Smolder (Steel Brothers Saga 22) - Page 59

Chapter Thirty-Six

Brock

I sit across from my father in his home office. He doesn’t speak at first, but it’s clear who’s in charge here. He has an office in the business building on the property, and he works a lot outside, but here—in his home office—is where he does his most important work.

The work that centers not on the business but on his family.

I never doubted that family is the most important thing in my father’s life. He’s made it clear since I can remember, when Brad and I were little. He taught us ranch work, and he taught us how to protect ourselves. We’re both crack shots, and we both know how to defend ourselves against an unarmed opponent as well.

He taught us the ins and outs of the business, the value of money, and how to be a leader.

Brad and I owe him everything.

While he taught us how to be men, our mother taught us compassion. How to care for other human beings. Our father may have taught us how to care for the animals on the ranch, but it was Mom who taught us how to care for each other.

Not that Dad doesn’t care for us the way Mom does. He would take a bullet for either one of us. I know that without a doubt.

But Dad is tough. Hard on the exterior. Hard as a rock, and I’m not sure I’ve ever seen him look harder than he looks right now.

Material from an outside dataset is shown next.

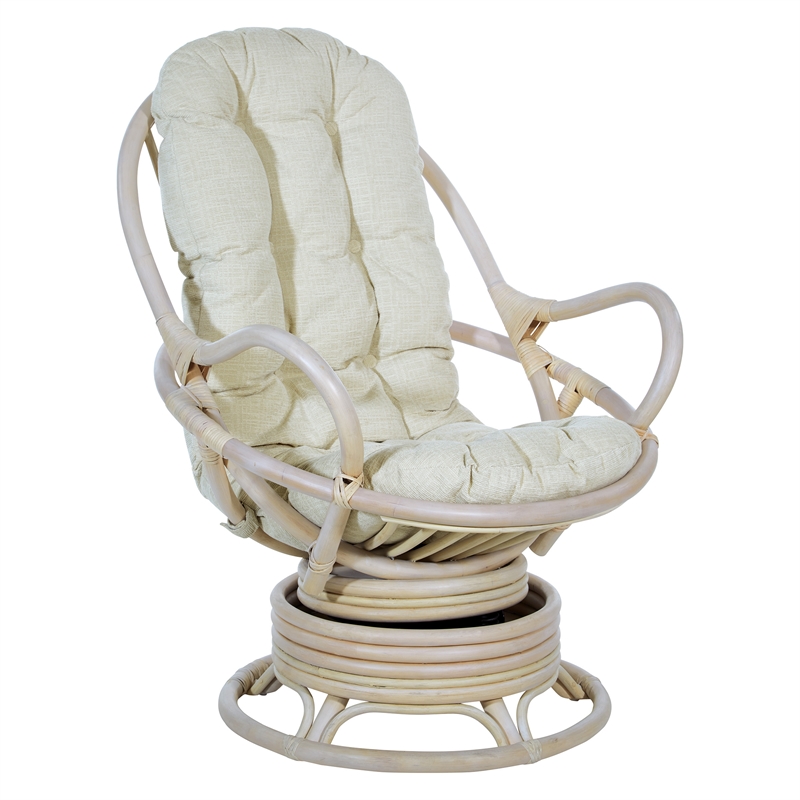 Scranton & Co Linen White Rattan Swivel Rocker Chair White Wash Frame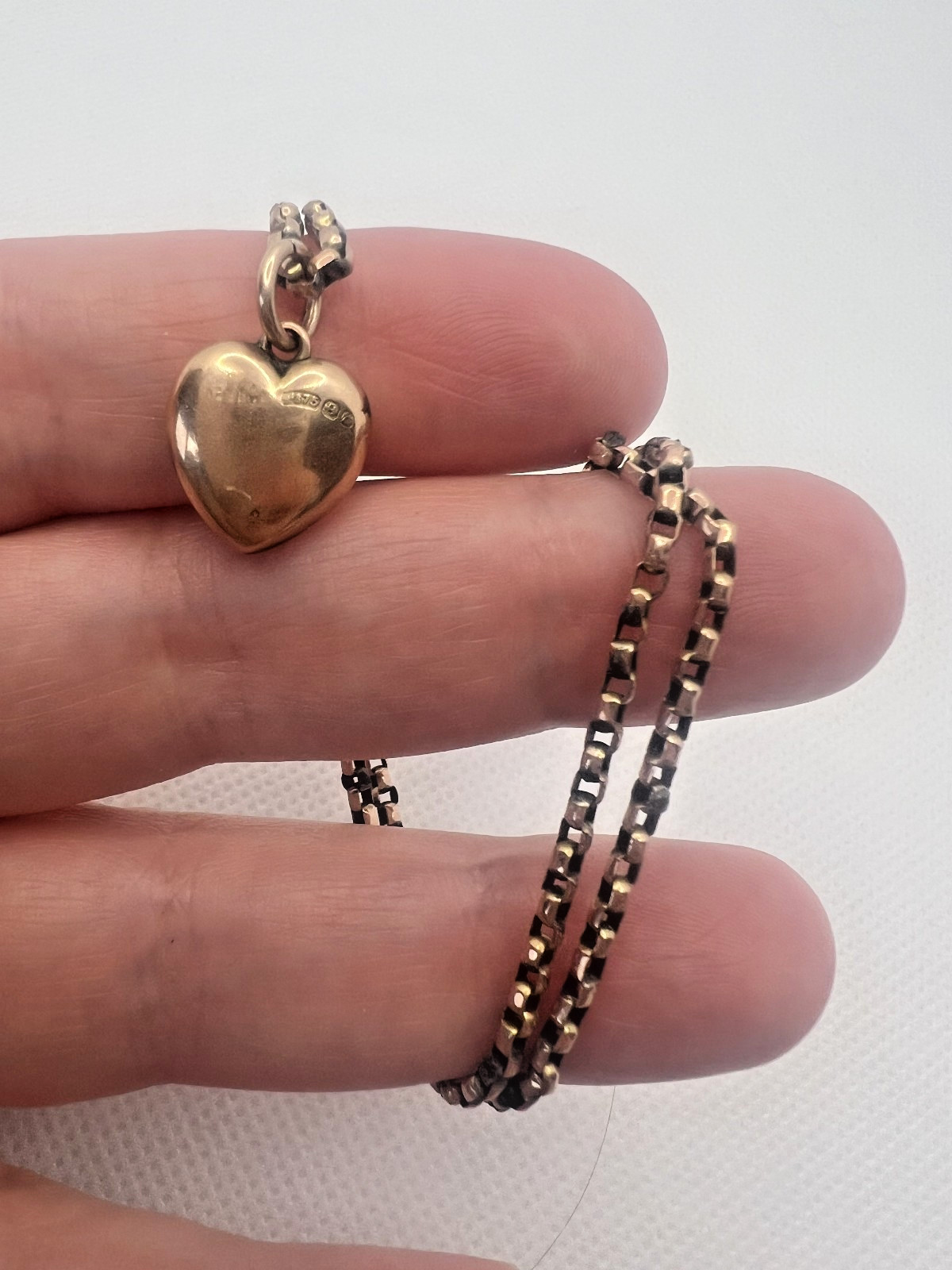 Antique 9ct Rose Gold Belcher Chain & Puffed Heart Pendant, 5.28g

I wait. I know from experience that it won’t do any good to pressure my father into speaking. We’ll talk only when he is ready, and my impatience will have no bearing on anything.

So I keep my mouth firmly shut.

And I wait.

I could ask where Mom is, but I’m pretty sure she’s working on her latest book. She seems to spend every free moment she has, even on Sundays, working on her research or her writing. That’s been her focus since she retired from private practice.

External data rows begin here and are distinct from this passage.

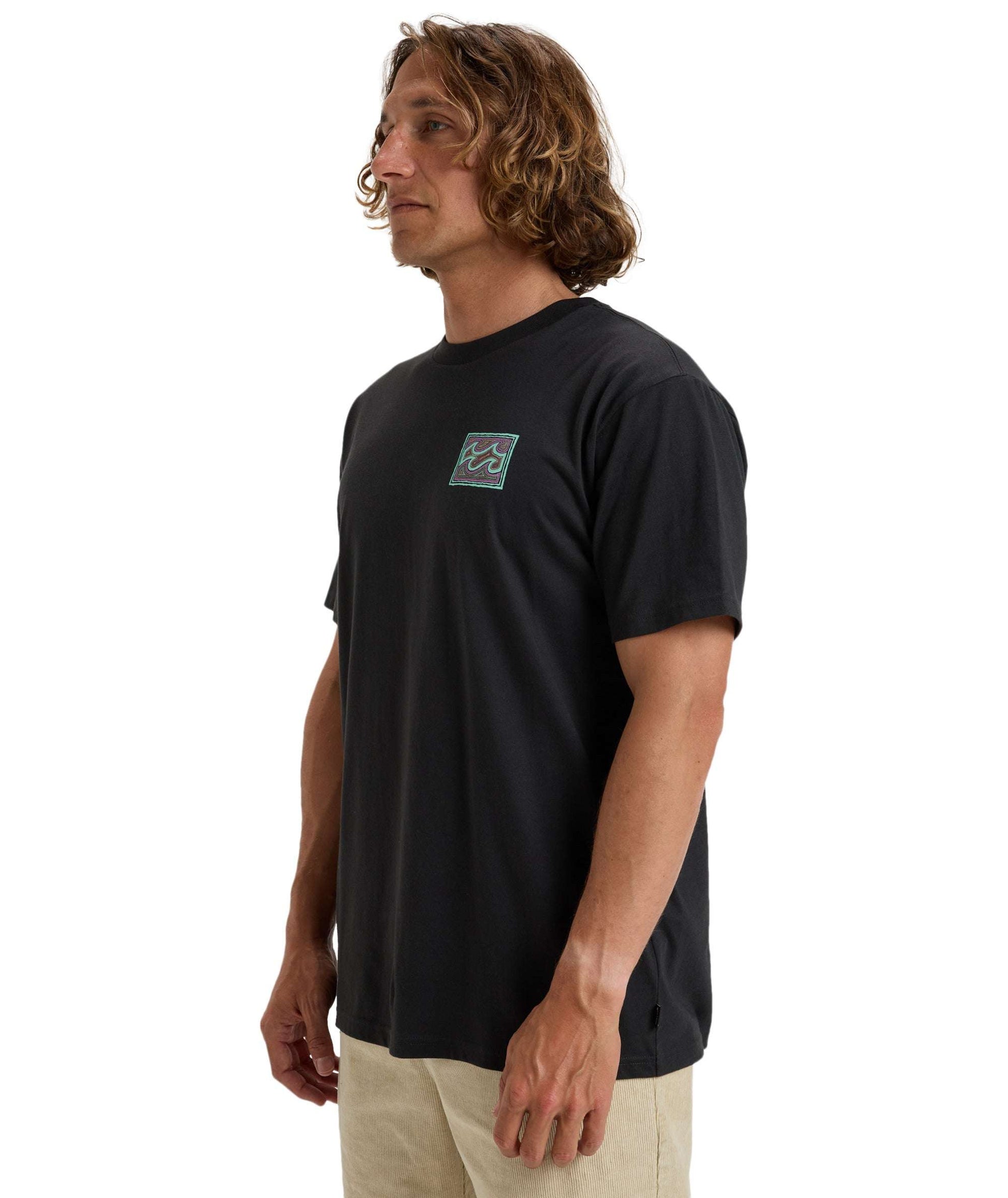 Billabong Crayon Wave Tshirt- Washed Black | Billabong | T Shirt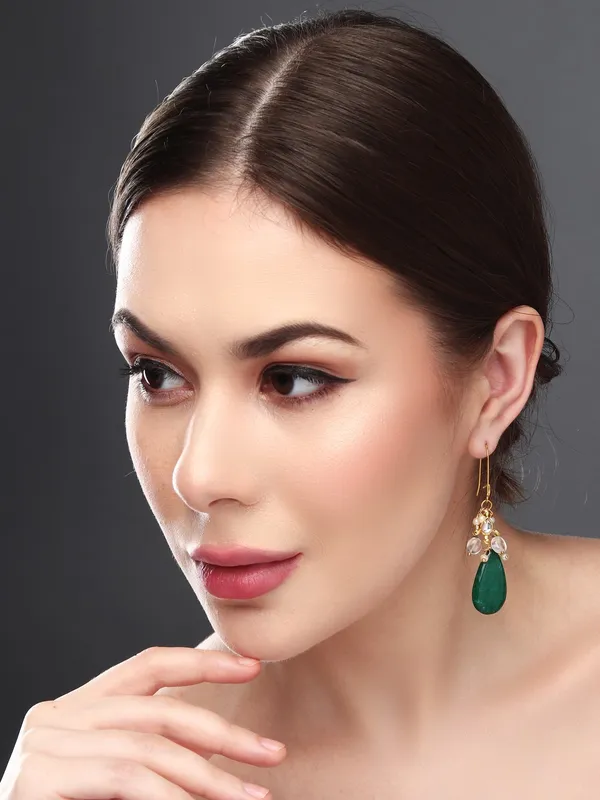 Gold_Finish_Green_Stone_Drop_Earrings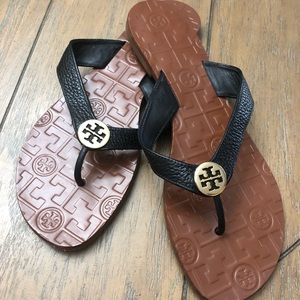 Tory Burch Black thora thong flip flops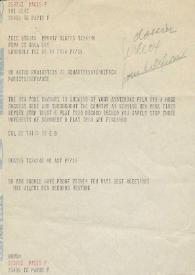 Portada:Telegrama dirigido a Arthur Rubinstein. Londres (Inglaterra), 30-09-1974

Dad rakes his fingers through his black-and-silver hair. And I look at him. I gaze upon his face, and I notice that he’s starting to look…not old, exactly, though he is sixty-three.

But his face has the slightest of wrinkles, and he’s gray at his temples and on the stubble that graces his jawline.

So, no, he does not look old. But he does look…weary.

Not tired weary, but weary in a different way.

As if something is raining down on him—something he hoped was in the past forever. Buried.

Finally, he speaks.

“Your great uncle—half uncle—”

“Stop,” I say.

“What do you mean?”

“You keep emphasizing that he’s my half great uncle. Because he’s not direct blood.”

“So what?”

“Neither is Uncle Ryan, Dad. He has a different mother from the rest of you, but you don’t call him my half uncle. Dale and Donny don’t have any blood at all. You don’t call them my adopted cousins.”

He clears his throat. Gazes at the ceiling for a few minutes. Then, “You’re absolutely right, Brock. But the truth is, I don’t think of him as family. None of us knew him. We didn’t even know of his existence until about twenty-five years ago.”

“What difference does that make?”

“It makes all the difference. You grew up with Dale and Donny. They’re family to you. I grew up with Ryan. He’s family to me. Blood doesn’t make family.”

“I agree, Dad, but this guy does share our blood. His descendants want some of the Steel money, and they probably have a good claim.”

“Your uncle Bryce and I have been looking into this. They don’t have a good claim. I told you that it was my father who built this company into the enterprise that it is. He took it from a million-dollar company—a very small million-dollar company—to a billion-dollar company.”

I narrow my eyes. “How, Dad? How exactly did my grandfather do that?”

Dad goes silent once more.

“Why won’t you answer? I’m your son. You’re my father.”

“There are things… I wish I could change some of the things my father did,” he finally says. “He was a good man at heart. I try hard to believe that. I try hard to believe that he loved my mother. But he made her life hell. She was ill, Brock. So very ill. We didn’t know until we were older than you are now. This man—my father, your grandfather—faked his own death twice.”

“Yes, you told me.”

“He also faked his wife’s death.”

I try not to act surprised. I don’t want to act surprised at anything my father says. If I do, he may stop talking. In truth? I’m shaking on the inside. With fear. With anger. With shock.

“Just how ill was she?” I ask.

“Mentally ill, not physically. Apparently she suffered from dissociative identity disorder, and then she eventually broke with reality altogether. She was committed from the time Marjorie was about two years old.”